* Bunds pause, hold in range; sell-off seen overdone
* Doubts over Spanish aid request weigh on bonds
* Spain yields may rise further ahead of Thursday auction
By Kirsten Donovan
LONDON, Sept 17 (Reuters) - German government bonds edged up on Monday, with the previous session’s sharp sell-off seen as overdone given lingering doubts over when, or if, Spain will seek financial aid.
But German yields still hovered around 11-week highs, having risen sharply on Friday after the U.S. Federal Reserve said it would pump $40 billion into the U.S. economy each month until it saw a sustained upturn in the jobs market.

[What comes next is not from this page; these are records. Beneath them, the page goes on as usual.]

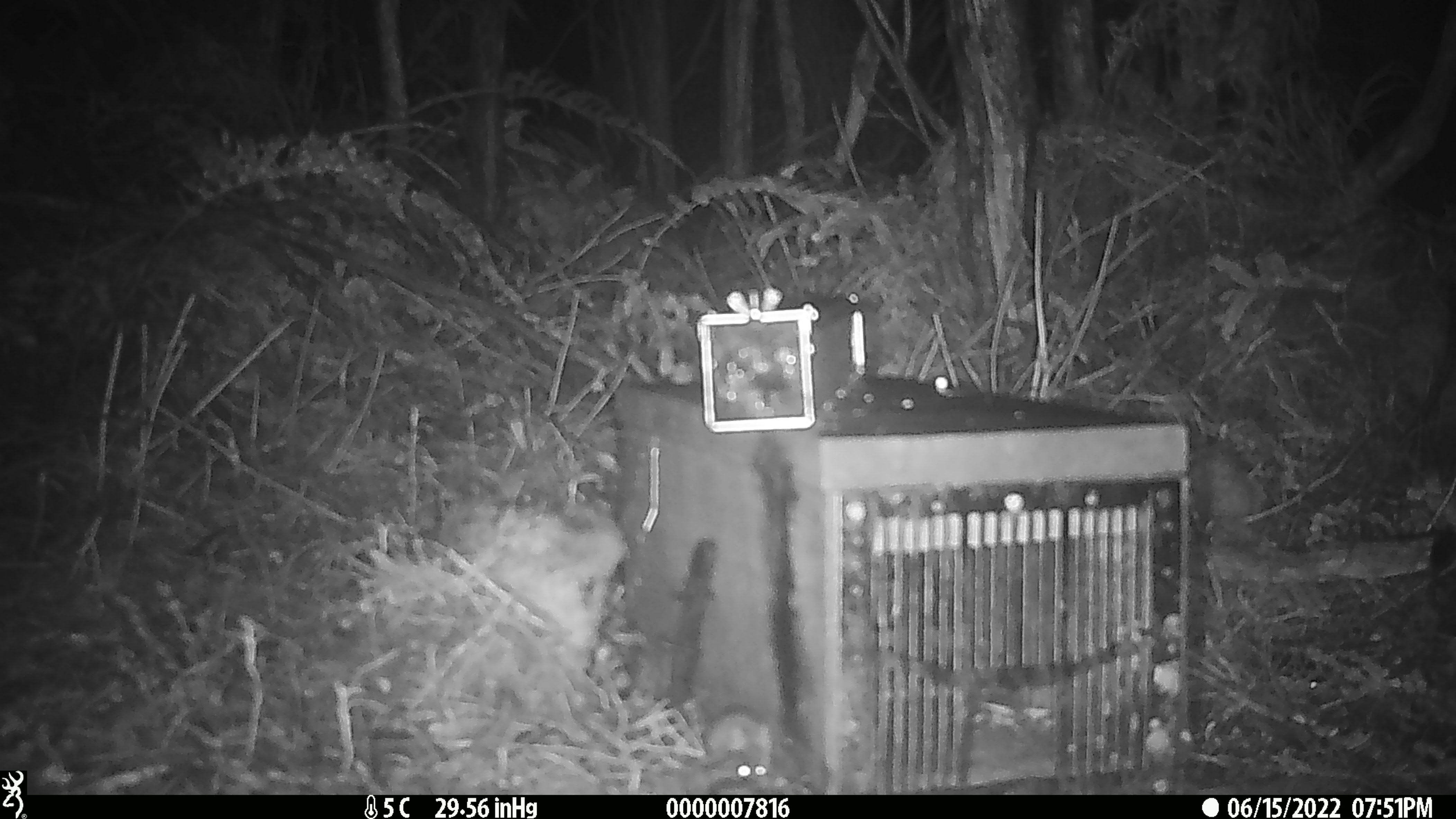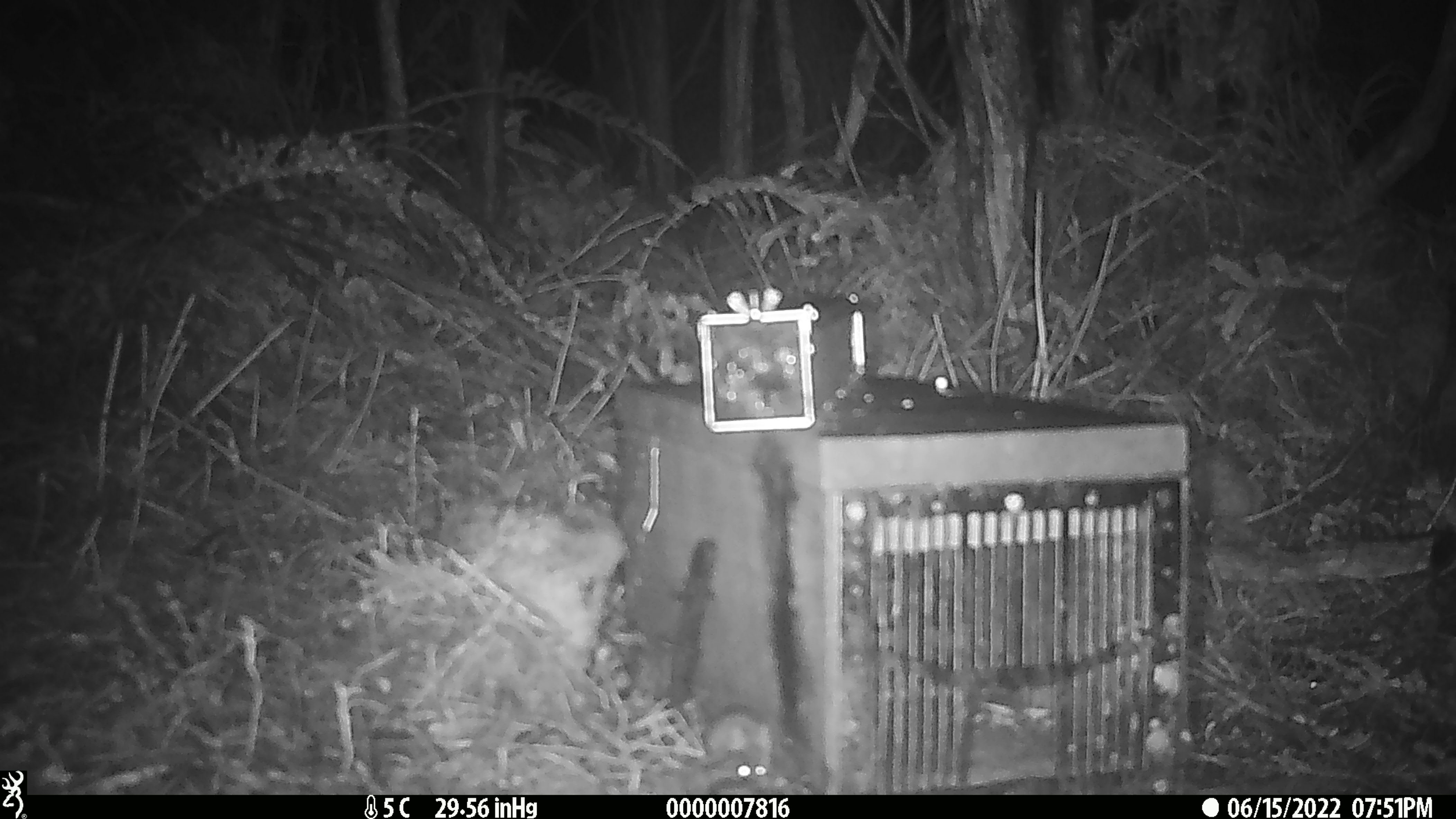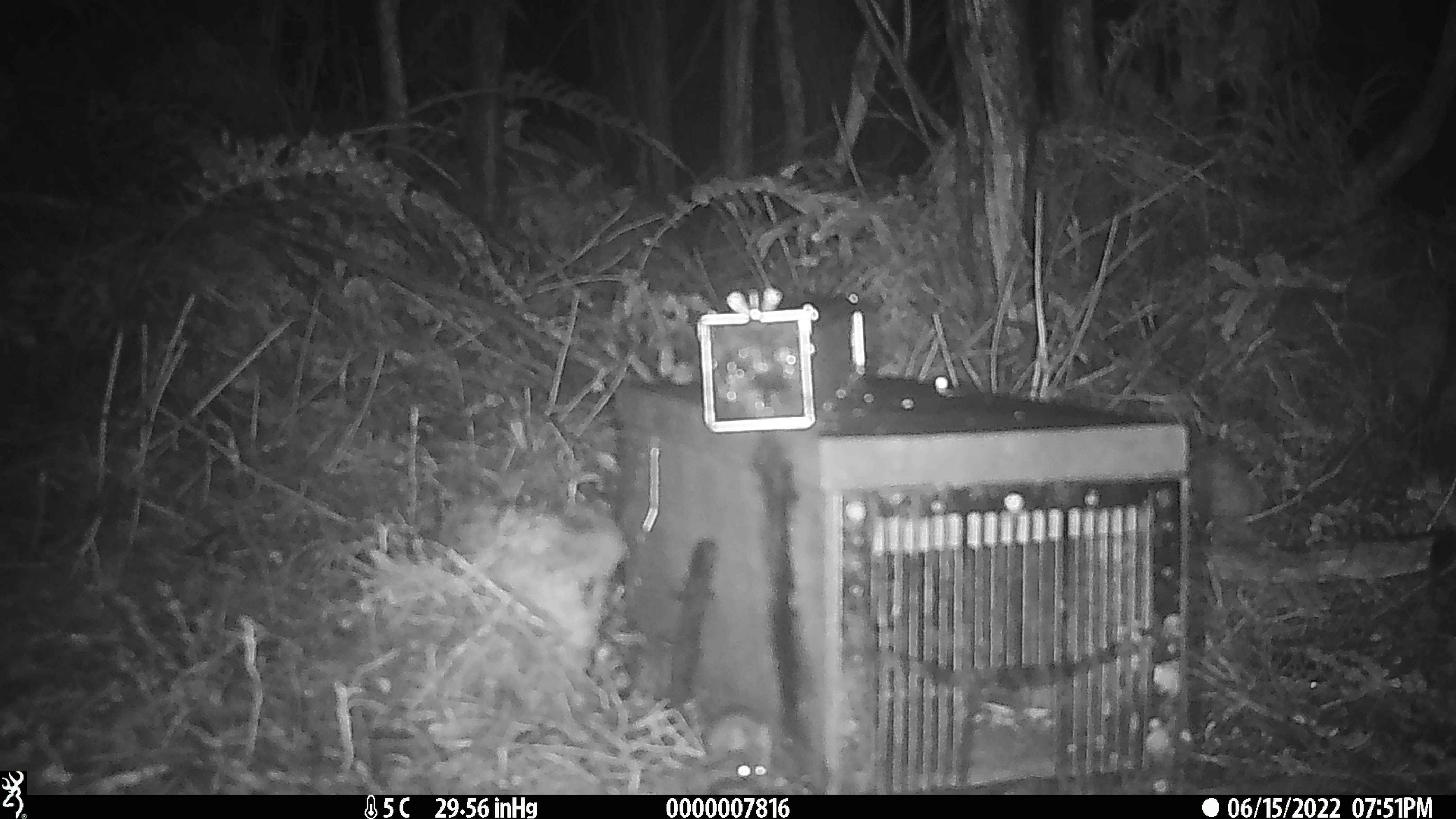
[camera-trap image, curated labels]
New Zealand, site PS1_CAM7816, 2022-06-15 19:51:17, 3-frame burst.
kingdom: Animalia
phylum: Chordata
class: Mammalia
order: Rodentia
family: Muridae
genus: Mus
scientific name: Mus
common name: mouse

The Fed’s pledge weighed on safe-haven assets - also including U.S. Treasuries - and lifted peripheral euro zone debt. But with questions unanswered over whether Spain will ask for a bailout that could trigger European Central Bank intervention, analysts said some reversal of the recent moves was possible.
“A lot of good news is priced in and now the market is pondering whether or when Spain might require a bailout,” said Rabobank rate strategist Richard McGuire. “The realisation is dawning it might not be rushing.”
Riskier assets such as equities have rallied at the expense of safe-haven government bonds since the ECB said in late July it would do whatever it takes to preserve the euro and then detailed a bond-buying plan earlier this month.
But Spain must ask for aid before the ECB will step in, something a German official said last week was not inevitable.
Spain’s pledge of a reform timetable at Friday’s euro zone finance ministers meeting is seen by some as paving the way for such a request, while weekend protests in Madrid offered a taste of how unpopular further austerity measures would be.
“The market has priced in an actual bailout and the longer Spain prevaricates, the greater the risk the market will strong-arm them into accepting a support package,” McGuire said.
Two-year Spanish bond yields were 12 basis points higher at 3.36 percent, with the Italian equivalent up 8 basis points at 2.6 percent. Ten-year yields also rose.
Spanish bonds may come under more pressure before debt auctions on Thursday seen as a gauge of investor confidence in policymakers’ efforts to stem the debt crisis. Analysts said the recent fall in its borrowing costs offered Spain a window to issue longer-maturity paper.
Spain will launch a new three-year bond on Thursday and tap an outstanding 10-year issue. It will announce the amount it plans to raise later on Monday. The country also faces the risk of a Moody’s rating downgrade before the end of the month.
“We’re seeing a little bit of precautionary selling before the auction but it’s quite low key,” a trader said.
“If there’s any weakness at the auction then Moody’s are likely to at least fire a warning shot, which may catapult Spain into asking for help.”
German Bund futures were 18 ticks higher at 138.92, with 10-year yields down 1.5 basis points at 1.66 percent.
Ten-year Bund yields tested June’s 1.69 percent high - the top of the range of the last five months - before retreating.
“There is potential for more upside yield moves but we do not think levels lurch much higher and we ultimately see a move back to the range,” RBS rate strategists said in a note.
They added that for money to flow out of Bunds and back to the euro zone periphery would require “evidence the ECB has cracked the puzzle to bring lasting low-yield equilibrium to the periphery”, something RBS does not see as likely.